**Задание A**.
Ответьте по отрывку об Эренбурге:
(i) Какого числа и в каком городе открылась Сессия Европейского сообщества писателей?
(ii) В какой номер «Нового мира» попали первые главы пятой книги воспоминаний Эренбурга?
(iii) Какое издательство включило публикацию воспоминаний в свой план?
**Задание B**. Напечатайте без изменений всё, что идёт в отрывке об Эренбурге от слов "После встречи в" и до слов "и откровенными придирками.".
**Задание C**. Продолжите отрывок об Эренбурге: напишите, что идёт дальше после его последнего предложения.

**Текст отрывка**.
□ □ □ □ □ □ □

Через две недели после закрытия кинофестиваля в Москве, 5 августа 1963 года, в Ленинграде открывалась Сессия Европейского сообщества писателей (КОМЕС). Наши писатели – и «те», и «не те», единодушно придавали ей наиважнейшее значение. Туда отправились все знаменитости, от Твардовского до Шолохова. Все, кроме Эренбурга. Искушенный политик, Эренбург понимал, что без него, популярного на Западе советского писателя, к тому же раскритикованного отцом на совещании в Кремле, к тому же еврея, в Ленинграде не обойдутся. Лучше иных он ощущал и начавшуюся в ЦК подвижку на «доманежную» колею.
После встречи в Доме приемов 17 декабря 1962 года, когда только началось завинчивание гаек, первые главы очередной, пятой книги воспоминаний Эренбурга еще кое-как проскочили в январский 1963 года номер «Нового мира», а потом все застопорилось. Цензура встала насмерть.
Продолжение мемуаров появилось лишь в третьем, мартовском, номере «Нового мира», и только как следствие письма, которое Илья Григорьевич направил Хрущеву. На совещании в Кремле 7–8 марта 1963 года вновь склоняли Эренбурга, и снова все встало. Издательство «Советский писатель», включившее в план публикацию воспоминаний, из плана их не исключало, но и не печатало, ожидало прояснения обстановки, а пока одолевало автора замечаниями и откровенными придирками.

□ □ □ □ □ □ □

**Предоставленный материал**.
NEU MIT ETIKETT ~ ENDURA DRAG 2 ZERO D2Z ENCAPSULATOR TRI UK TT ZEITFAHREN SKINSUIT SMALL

□ □ □ □ □ □ □

**Ожидаемый ответ A**.
(i) 5 августа 1963 года, в Ленинграде.
(ii) В январский номер 1963 года.
(iii) «Советский писатель».

**Ожидаемый ответ B**.
После встречи в Доме приемов 17 декабря 1962 года, когда только началось завинчивание гаек, первые главы очередной, пятой книги воспоминаний Эренбурга еще кое-как проскочили в январский 1963 года номер «Нового мира», а потом все застопорилось. Цензура встала насмерть.
Продолжение мемуаров появилось лишь в третьем, мартовском, номере «Нового мира», и только как следствие письма, которое Илья Григорьевич направил Хрущеву. На совещании в Кремле 7–8 марта 1963 года вновь склоняли Эренбурга, и снова все встало. Издательство «Советский писатель», включившее в план публикацию воспоминаний, из плана их не исключало, но и не печатало, ожидало прояснения обстановки, а пока одолевало автора замечаниями и откровенными придирками.

**Ожидаемый ответ C**.
Илья Григорьевич решил снова апеллировать к Никите Сергеевичу. Обращаться непосредственно к Хрущеву Эренбург на сей раз воздержался, опытный царедворец сталинской школы, он предпринял обходной маневр, направил письмо одному из секретарей Союза писателей поэту Алексею Суркову с формальным отказом от поездки в Ленинград: он-де стар, стоит на пороге могилы, к тому же не знает теперь, кто он в своей стране: его не печатают, издание собрания сочинений приостановлено и далее в том же роде на нескольких листах. Эренбург не сомневался, что игра его беспроигрышна. И не ошибся. Сурков тут же передал письмо Твардовскому, тот побежал с ним к Лебедеву, Лебедев положил письмо в почту отцу.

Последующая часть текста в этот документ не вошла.